Combine Spatial Plans with 1,000,000 new homes, and it’s not hard to imagine that there’ll be many people in local authorities asking: what does that mean for us in terms of housing numbers and decision-making responsibility? 

Some Kent councils are already pushing back against the housing targets being proposed by the Housing Ministry, so if Spatial Plans mean more housing then I can’t see that proposal being welcomed, in fact the opposite is likely as residents press the anti-development case.
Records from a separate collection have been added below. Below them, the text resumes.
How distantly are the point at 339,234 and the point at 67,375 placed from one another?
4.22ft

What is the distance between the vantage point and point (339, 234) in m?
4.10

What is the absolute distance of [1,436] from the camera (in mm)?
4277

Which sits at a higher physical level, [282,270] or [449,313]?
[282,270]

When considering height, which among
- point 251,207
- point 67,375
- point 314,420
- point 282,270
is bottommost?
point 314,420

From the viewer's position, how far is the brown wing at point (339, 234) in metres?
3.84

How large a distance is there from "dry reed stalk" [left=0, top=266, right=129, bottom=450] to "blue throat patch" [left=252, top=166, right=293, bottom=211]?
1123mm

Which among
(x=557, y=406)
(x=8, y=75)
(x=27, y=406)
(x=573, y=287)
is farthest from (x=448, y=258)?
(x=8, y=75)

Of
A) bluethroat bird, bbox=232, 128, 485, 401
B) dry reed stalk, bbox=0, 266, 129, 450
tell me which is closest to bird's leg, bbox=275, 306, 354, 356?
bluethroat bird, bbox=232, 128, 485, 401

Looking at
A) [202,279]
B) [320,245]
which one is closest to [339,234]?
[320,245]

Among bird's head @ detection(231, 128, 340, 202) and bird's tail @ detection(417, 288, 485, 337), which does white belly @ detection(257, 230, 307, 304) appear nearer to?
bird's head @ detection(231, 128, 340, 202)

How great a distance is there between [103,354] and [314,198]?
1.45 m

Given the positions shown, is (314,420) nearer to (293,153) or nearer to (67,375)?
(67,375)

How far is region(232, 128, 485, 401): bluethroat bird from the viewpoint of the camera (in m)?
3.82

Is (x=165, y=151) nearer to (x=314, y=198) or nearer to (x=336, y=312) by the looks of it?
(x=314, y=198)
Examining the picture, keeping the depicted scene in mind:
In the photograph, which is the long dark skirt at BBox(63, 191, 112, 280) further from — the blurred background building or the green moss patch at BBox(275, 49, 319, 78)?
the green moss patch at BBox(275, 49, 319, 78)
The vision also suggested that: “Low land values, challenging site conditions and a limited number of house builders are all contributing to the delivery gap”. I’m sure the housebuilders will not be happy to again be seen as part of the problem, rather than the solution.

Implications

Kent County Council has recently highlighted the implications of having to build an anticipated 178,600 new homes, with its population rising by nearly 400,000 requiring more than 170,000 to be created. The scale of the challenge is enormous, with massive implications for infrastructure and how it’s going to be funded. KCC estimates the funding gap for the infrastructure needed to cope with the growth to be £3.96bn.

The commission also proposed changing the geographical remit of the South East LEP and creating a LEP for Essex and one for Kent. Here I must declare an interest as I sit on Kent & Medway Economic Partnership, the federated partner of SELEP and am also an alternate board member of SELEP representing Kent business.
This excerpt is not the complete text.